Sâmia Bomfim – Eles fazem essas ameaças, essas violências com esse objetivo. Para afastar as mulheres, fazê-las desistir. De maneira geral, o bolsonarismo atua plantando o medo para tentar colher a ideia de que eles são os salvadores. Eles fazem isso com os adversários políticos. Plantam o medo para as pessoas se sentirem salvas e seguras fora da política, sendo desconvidadas a estar naquele espaço. Mas com raras exceções, eu não vejo isso surtindo efeito. Claro, a gente tem de andar com segurança, algumas têm de andar com escolta, repensar os lugares onde vai, tomar 10 vezes mais cuidado porque esses caras não estão para brincadeira – já assassinaram uma vereadora do PSOL, a Marielle, alguns anos atrás. Por outro lado, vejo que há mais mulheres nesse mesmo perfil ousando ocupar a política, sendo eleitas, muito bem votadas, mobilizando pessoas. Então, às vezes o tiro pode sair pela culatra quando a tática é assustar, amedrontar. Há aquelas que de fato se recolhem e têm todo o direito. Cada uma sente o impacto e toma as definições conforme se apresenta o problema. Mas no geral, vejo efeito contrário, que é a mulherada se fortalecendo, sendo candidata, apoiando umas as outras. Se não for candidata, para assumir postos dentro dos partidos, nos diretórios, nos movimentos sociais. Isso é imparável, no meu ponto de vista. Não há ameaça que nos faça retroceder.

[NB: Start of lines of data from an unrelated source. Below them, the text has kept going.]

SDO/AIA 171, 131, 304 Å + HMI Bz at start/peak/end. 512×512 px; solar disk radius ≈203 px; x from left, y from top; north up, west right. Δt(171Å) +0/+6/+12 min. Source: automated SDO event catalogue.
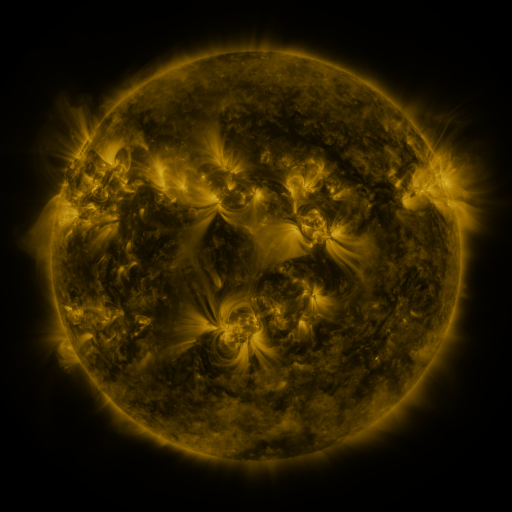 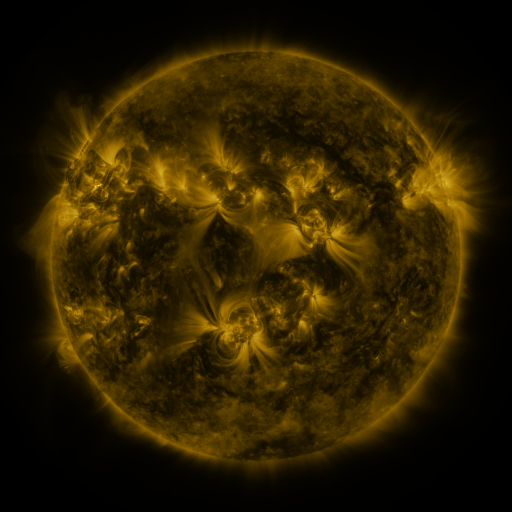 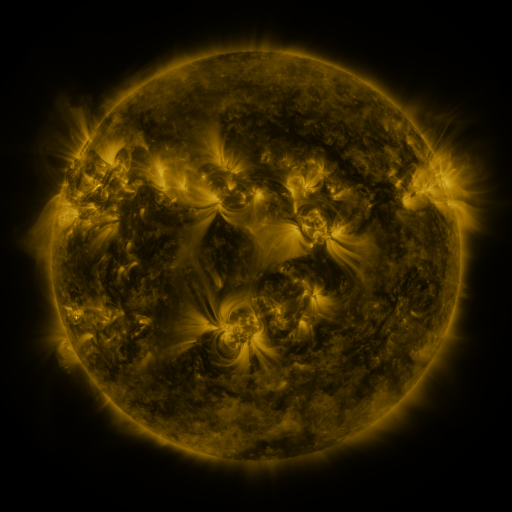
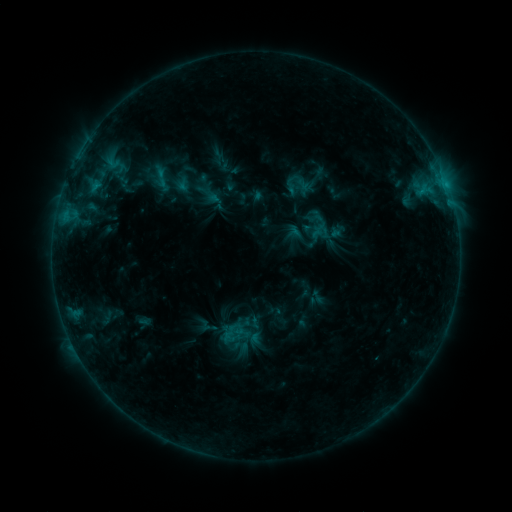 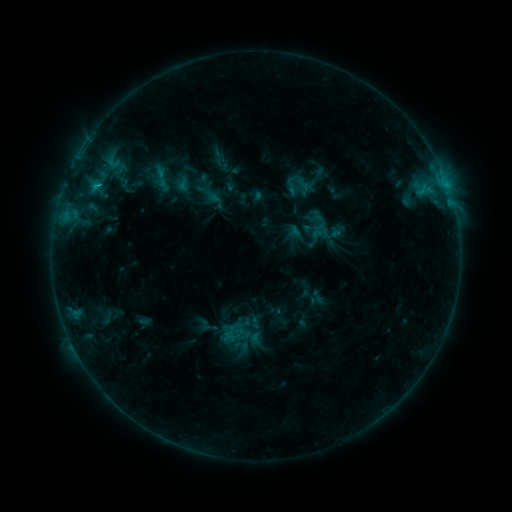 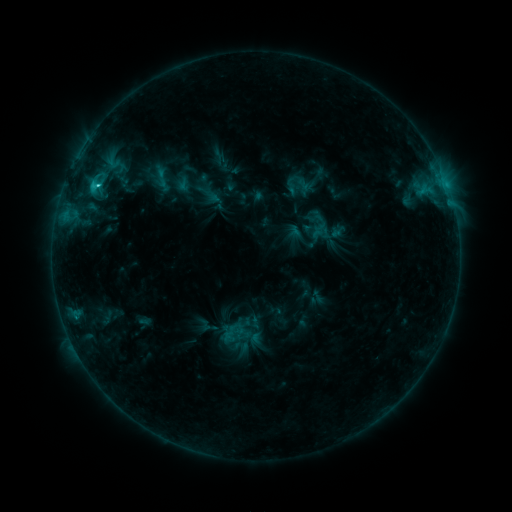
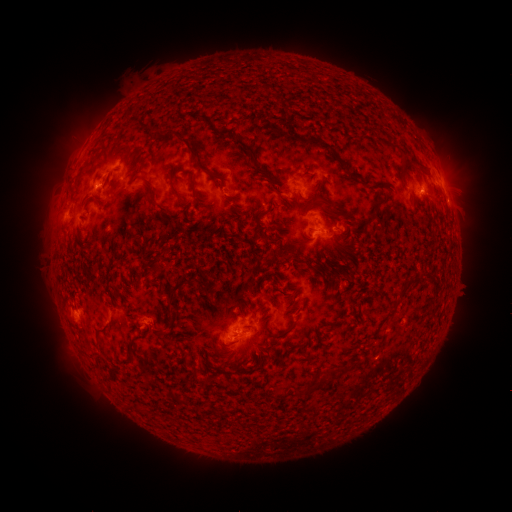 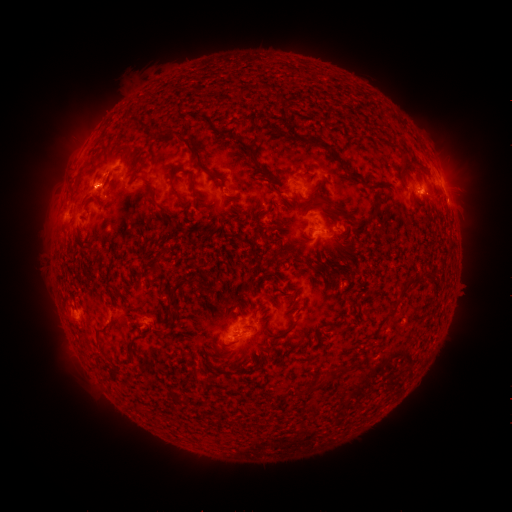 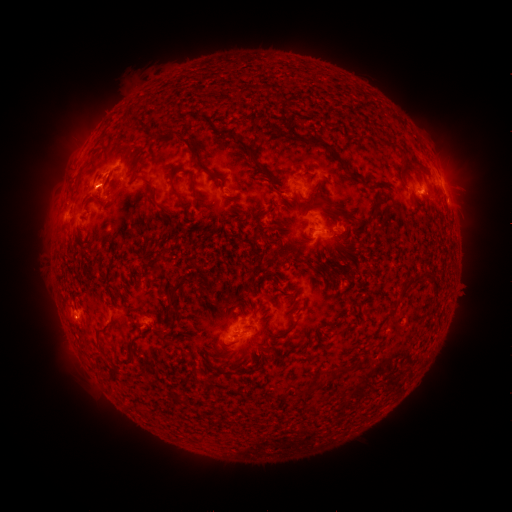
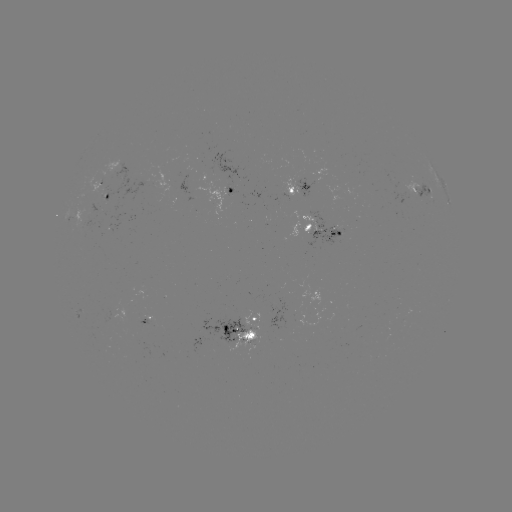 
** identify eruption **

Revista Movimento – Como a senhora avalia seu primeiro mandato e quais as expectativas para o próximo?
Sâmia Bomfim – Acho que foi um mandato muito combativo e atuante, estive em diversas frentes possíveis, em especial no contexto da pandemia, para lutar por vacinas, por auxílio emergencial. Tive também muita atuação nos direitos dos servidores e das mulheres brasileiras, cheguei a aprovar leis sobre enfrentamento da violência contra a mulher. E para o próximo mandato, quero fortalecer essas lutas e seguir enfrentando o bolsonarismo. Quem sabe conseguir avançar numa agenda econo que tb favoreçam os mais pobres. É necessário avançar com a discussão das taxações das grandes fortunas, por exemplo – e a gente já pediu a urgência da tramitação do plenário -, é necessária a revogação da reforma trabalhista. Como o Lula já sinalizou disposição para revisar alguns pontos, a gente vai atuar para que isso vá adiante, porque debate necessário no Brasil da hiperinformalidade, e tentar responder a problemas sensíveis do mundo do trabalho com relação aos direitos humanos. Essa é nossa perspectiva, mas sabendo que o cenário não vai ser fácil. Lula vai ser eleito, mas 1º de janeiro não vai ser de céu azul para todos nós. Ainda vai ter muita luta e enfrentamento. Felizmente estaremos lá para contribuir.